▸ Work to be completed
All of the entries need to be written out again, exactly as they are.

▸ Records shown

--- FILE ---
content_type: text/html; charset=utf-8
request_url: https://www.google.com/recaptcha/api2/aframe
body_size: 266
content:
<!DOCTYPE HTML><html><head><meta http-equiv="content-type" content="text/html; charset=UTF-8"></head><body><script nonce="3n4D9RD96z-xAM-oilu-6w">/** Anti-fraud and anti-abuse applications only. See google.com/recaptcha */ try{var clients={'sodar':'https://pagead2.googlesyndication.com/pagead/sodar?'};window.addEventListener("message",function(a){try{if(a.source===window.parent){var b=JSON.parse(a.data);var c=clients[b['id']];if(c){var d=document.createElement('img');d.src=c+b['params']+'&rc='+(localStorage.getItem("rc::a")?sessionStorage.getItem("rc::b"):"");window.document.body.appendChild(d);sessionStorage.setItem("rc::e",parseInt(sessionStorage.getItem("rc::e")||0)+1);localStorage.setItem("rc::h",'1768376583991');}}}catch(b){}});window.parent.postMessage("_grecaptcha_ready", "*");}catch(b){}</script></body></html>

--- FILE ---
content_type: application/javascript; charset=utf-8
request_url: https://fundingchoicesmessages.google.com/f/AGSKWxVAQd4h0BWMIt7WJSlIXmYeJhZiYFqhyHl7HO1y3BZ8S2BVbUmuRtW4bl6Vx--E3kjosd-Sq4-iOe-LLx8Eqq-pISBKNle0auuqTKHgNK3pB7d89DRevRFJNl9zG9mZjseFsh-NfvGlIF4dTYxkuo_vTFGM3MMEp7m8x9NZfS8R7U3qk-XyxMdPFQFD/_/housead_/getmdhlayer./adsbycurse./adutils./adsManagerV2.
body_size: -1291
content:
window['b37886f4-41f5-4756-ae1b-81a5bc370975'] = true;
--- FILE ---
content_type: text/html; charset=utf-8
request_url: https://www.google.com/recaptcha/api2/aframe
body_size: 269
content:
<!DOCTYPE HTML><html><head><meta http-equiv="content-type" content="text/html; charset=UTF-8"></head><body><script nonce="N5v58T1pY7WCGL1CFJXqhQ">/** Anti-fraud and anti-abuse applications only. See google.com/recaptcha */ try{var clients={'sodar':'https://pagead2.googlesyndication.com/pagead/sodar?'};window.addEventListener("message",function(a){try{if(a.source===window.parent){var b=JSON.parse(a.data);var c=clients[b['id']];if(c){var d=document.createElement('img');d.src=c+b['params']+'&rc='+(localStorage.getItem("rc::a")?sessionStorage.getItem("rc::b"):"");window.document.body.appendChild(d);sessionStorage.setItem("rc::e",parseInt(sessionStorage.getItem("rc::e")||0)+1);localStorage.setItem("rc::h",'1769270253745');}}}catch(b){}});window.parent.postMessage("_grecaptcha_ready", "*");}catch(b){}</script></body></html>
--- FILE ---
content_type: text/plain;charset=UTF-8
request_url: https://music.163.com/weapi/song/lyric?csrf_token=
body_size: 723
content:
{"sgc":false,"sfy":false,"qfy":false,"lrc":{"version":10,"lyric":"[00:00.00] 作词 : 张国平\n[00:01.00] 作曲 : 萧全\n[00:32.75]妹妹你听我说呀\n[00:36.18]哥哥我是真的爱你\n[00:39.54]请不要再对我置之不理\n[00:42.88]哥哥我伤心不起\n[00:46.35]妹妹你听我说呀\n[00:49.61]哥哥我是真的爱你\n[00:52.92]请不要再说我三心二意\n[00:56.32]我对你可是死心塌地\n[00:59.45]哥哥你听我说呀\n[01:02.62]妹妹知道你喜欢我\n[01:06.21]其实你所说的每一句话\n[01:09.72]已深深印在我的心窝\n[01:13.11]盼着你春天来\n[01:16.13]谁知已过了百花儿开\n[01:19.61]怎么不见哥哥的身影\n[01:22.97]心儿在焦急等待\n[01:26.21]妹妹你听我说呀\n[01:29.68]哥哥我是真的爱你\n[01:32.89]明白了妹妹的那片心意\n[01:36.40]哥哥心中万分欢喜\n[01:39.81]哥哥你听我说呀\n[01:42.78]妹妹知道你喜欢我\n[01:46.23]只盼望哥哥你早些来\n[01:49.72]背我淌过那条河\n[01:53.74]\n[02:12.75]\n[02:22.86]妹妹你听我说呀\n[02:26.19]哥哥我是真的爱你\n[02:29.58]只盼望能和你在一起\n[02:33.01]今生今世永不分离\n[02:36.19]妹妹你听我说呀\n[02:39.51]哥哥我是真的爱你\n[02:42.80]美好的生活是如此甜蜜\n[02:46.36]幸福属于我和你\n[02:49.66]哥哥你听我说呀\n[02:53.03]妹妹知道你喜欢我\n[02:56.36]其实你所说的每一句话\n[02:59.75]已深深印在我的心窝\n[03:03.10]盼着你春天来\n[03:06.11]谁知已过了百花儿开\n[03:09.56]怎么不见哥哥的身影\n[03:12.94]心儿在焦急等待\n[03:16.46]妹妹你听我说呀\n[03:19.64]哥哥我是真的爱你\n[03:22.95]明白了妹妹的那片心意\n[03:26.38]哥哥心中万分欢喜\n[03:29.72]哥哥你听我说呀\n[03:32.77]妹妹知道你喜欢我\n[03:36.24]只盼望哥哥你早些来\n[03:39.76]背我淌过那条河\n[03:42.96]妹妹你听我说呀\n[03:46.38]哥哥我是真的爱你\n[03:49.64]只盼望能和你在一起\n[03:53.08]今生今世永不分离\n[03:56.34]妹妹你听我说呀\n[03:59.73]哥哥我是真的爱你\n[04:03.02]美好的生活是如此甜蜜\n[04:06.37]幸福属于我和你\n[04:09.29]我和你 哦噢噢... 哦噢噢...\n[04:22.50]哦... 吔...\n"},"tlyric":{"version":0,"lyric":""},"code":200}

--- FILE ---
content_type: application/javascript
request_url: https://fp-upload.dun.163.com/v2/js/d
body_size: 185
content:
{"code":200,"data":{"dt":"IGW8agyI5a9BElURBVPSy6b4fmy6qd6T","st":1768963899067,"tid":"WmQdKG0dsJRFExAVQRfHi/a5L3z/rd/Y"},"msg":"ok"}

▸ Final answer
--- FILE ---
content_type: text/html; charset=utf-8
request_url: https://www.google.com/recaptcha/api2/aframe
body_size: 266
content:
<!DOCTYPE HTML><html><head><meta http-equiv="content-type" content="text/html; charset=UTF-8"></head><body><script nonce="3n4D9RD96z-xAM-oilu-6w">/** Anti-fraud and anti-abuse applications only. See google.com/recaptcha */ try{var clients={'sodar':'https://pagead2.googlesyndication.com/pagead/sodar?'};window.addEventListener("message",function(a){try{if(a.source===window.parent){var b=JSON.parse(a.data);var c=clients[b['id']];if(c){var d=document.createElement('img');d.src=c+b['params']+'&rc='+(localStorage.getItem("rc::a")?sessionStorage.getItem("rc::b"):"");window.document.body.appendChild(d);sessionStorage.setItem("rc::e",parseInt(sessionStorage.getItem("rc::e")||0)+1);localStorage.setItem("rc::h",'1768376583991');}}}catch(b){}});window.parent.postMessage("_grecaptcha_ready", "*");}catch(b){}</script></body></html>

--- FILE ---
content_type: application/javascript; charset=utf-8
request_url: https://fundingchoicesmessages.google.com/f/AGSKWxVAQd4h0BWMIt7WJSlIXmYeJhZiYFqhyHl7HO1y3BZ8S2BVbUmuRtW4bl6Vx--E3kjosd-Sq4-iOe-LLx8Eqq-pISBKNle0auuqTKHgNK3pB7d89DRevRFJNl9zG9mZjseFsh-NfvGlIF4dTYxkuo_vTFGM3MMEp7m8x9NZfS8R7U3qk-XyxMdPFQFD/_/housead_/getmdhlayer./adsbycurse./adutils./adsManagerV2.
body_size: -1291
content:
window['b37886f4-41f5-4756-ae1b-81a5bc370975'] = true;
--- FILE ---
content_type: text/html; charset=utf-8
request_url: https://www.google.com/recaptcha/api2/aframe
body_size: 269
content:
<!DOCTYPE HTML><html><head><meta http-equiv="content-type" content="text/html; charset=UTF-8"></head><body><script nonce="N5v58T1pY7WCGL1CFJXqhQ">/** Anti-fraud and anti-abuse applications only. See google.com/recaptcha */ try{var clients={'sodar':'https://pagead2.googlesyndication.com/pagead/sodar?'};window.addEventListener("message",function(a){try{if(a.source===window.parent){var b=JSON.parse(a.data);var c=clients[b['id']];if(c){var d=document.createElement('img');d.src=c+b['params']+'&rc='+(localStorage.getItem("rc::a")?sessionStorage.getItem("rc::b"):"");window.document.body.appendChild(d);sessionStorage.setItem("rc::e",parseInt(sessionStorage.getItem("rc::e")||0)+1);localStorage.setItem("rc::h",'1769270253745');}}}catch(b){}});window.parent.postMessage("_grecaptcha_ready", "*");}catch(b){}</script></body></html>
--- FILE ---
content_type: text/plain;charset=UTF-8
request_url: https://music.163.com/weapi/song/lyric?csrf_token=
body_size: 723
content:
{"sgc":false,"sfy":false,"qfy":false,"lrc":{"version":10,"lyric":"[00:00.00] 作词 : 张国平\n[00:01.00] 作曲 : 萧全\n[00:32.75]妹妹你听我说呀\n[00:36.18]哥哥我是真的爱你\n[00:39.54]请不要再对我置之不理\n[00:42.88]哥哥我伤心不起\n[00:46.35]妹妹你听我说呀\n[00:49.61]哥哥我是真的爱你\n[00:52.92]请不要再说我三心二意\n[00:56.32]我对你可是死心塌地\n[00:59.45]哥哥你听我说呀\n[01:02.62]妹妹知道你喜欢我\n[01:06.21]其实你所说的每一句话\n[01:09.72]已深深印在我的心窝\n[01:13.11]盼着你春天来\n[01:16.13]谁知已过了百花儿开\n[01:19.61]怎么不见哥哥的身影\n[01:22.97]心儿在焦急等待\n[01:26.21]妹妹你听我说呀\n[01:29.68]哥哥我是真的爱你\n[01:32.89]明白了妹妹的那片心意\n[01:36.40]哥哥心中万分欢喜\n[01:39.81]哥哥你听我说呀\n[01:42.78]妹妹知道你喜欢我\n[01:46.23]只盼望哥哥你早些来\n[01:49.72]背我淌过那条河\n[01:53.74]\n[02:12.75]\n[02:22.86]妹妹你听我说呀\n[02:26.19]哥哥我是真的爱你\n[02:29.58]只盼望能和你在一起\n[02:33.01]今生今世永不分离\n[02:36.19]妹妹你听我说呀\n[02:39.51]哥哥我是真的爱你\n[02:42.80]美好的生活是如此甜蜜\n[02:46.36]幸福属于我和你\n[02:49.66]哥哥你听我说呀\n[02:53.03]妹妹知道你喜欢我\n[02:56.36]其实你所说的每一句话\n[02:59.75]已深深印在我的心窝\n[03:03.10]盼着你春天来\n[03:06.11]谁知已过了百花儿开\n[03:09.56]怎么不见哥哥的身影\n[03:12.94]心儿在焦急等待\n[03:16.46]妹妹你听我说呀\n[03:19.64]哥哥我是真的爱你\n[03:22.95]明白了妹妹的那片心意\n[03:26.38]哥哥心中万分欢喜\n[03:29.72]哥哥你听我说呀\n[03:32.77]妹妹知道你喜欢我\n[03:36.24]只盼望哥哥你早些来\n[03:39.76]背我淌过那条河\n[03:42.96]妹妹你听我说呀\n[03:46.38]哥哥我是真的爱你\n[03:49.64]只盼望能和你在一起\n[03:53.08]今生今世永不分离\n[03:56.34]妹妹你听我说呀\n[03:59.73]哥哥我是真的爱你\n[04:03.02]美好的生活是如此甜蜜\n[04:06.37]幸福属于我和你\n[04:09.29]我和你 哦噢噢... 哦噢噢...\n[04:22.50]哦... 吔...\n"},"tlyric":{"version":0,"lyric":""},"code":200}

--- FILE ---
content_type: application/javascript
request_url: https://fp-upload.dun.163.com/v2/js/d
body_size: 185
content:
{"code":200,"data":{"dt":"IGW8agyI5a9BElURBVPSy6b4fmy6qd6T","st":1768963899067,"tid":"WmQdKG0dsJRFExAVQRfHi/a5L3z/rd/Y"},"msg":"ok"}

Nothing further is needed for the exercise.